"Jangan melulu soal kepala keluarga lak-laki yang harus mendapat program bantuan. Bagaimana dengan perempuan yang dianggap sebagai kepala keluarga. Itu diskriminatif," katanya lagi.
Ia menyampaikan, saat ini tingkat perceraian tinggi dan bagaimanapun tindakan perceraian tentu merugikan pihak istri atau perempuan.
"Sebaiknya sekarang bantuan pemerintah jangan hanya Rp 600.000 itu saja, tapi perempuan juga memperoleh, jangan cuma kepala keluarga saja," lanjut dia.
Selain itu, Budi mengungkapkan bahwa dulunya kasus gugatan perceraian diajukan oleh pihak pria atau suami.
Ia menimbang, bahwa jika pada keluarga justru istri yang meminta cerai, maka mereka sudah siap bercerai.
Budi mengungkapkan, angka perceraian akan terus bertambah jika persoalan ekonomi tidak diselesaikan.
Komitmen dalam pernikahan
Sementara itu, diberitakan Kompas.com (25/6/2020), psikolog Personal Growth, Gracia Ivonika mengungkapkan faktor pemicu pasangan memilih untuk bercerai perlu dilihat dari berbagai aspek.

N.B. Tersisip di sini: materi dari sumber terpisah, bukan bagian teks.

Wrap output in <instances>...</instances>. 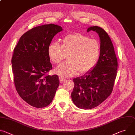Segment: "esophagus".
<instances>
[{"label": "esophagus", "instance_id": "obj_1", "mask_svg": "<svg viewBox=\"0 0 135 135\" xmlns=\"http://www.w3.org/2000/svg\"><path fill=\"white\" fill-rule=\"evenodd\" d=\"M59 80H60V83H62L64 81H66V79L65 78H63L62 77H59Z\"/></svg>", "mask_w": 135, "mask_h": 135}]
</instances>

Pertama, dari aspek masing-masing individu yakni seberapa masing-masing individu sudah siap dan matang secara usia dan psikologis untuk menjalani kehidupan pernikahan, juga isu-isu personal lainnya.
Selain itu, bagaimana suatu pasangan mampu untuk bekerja sama sebagai partner hidup, berkompromi menerima satu sama lain, dan menjalani komitmen dalam pernikahan.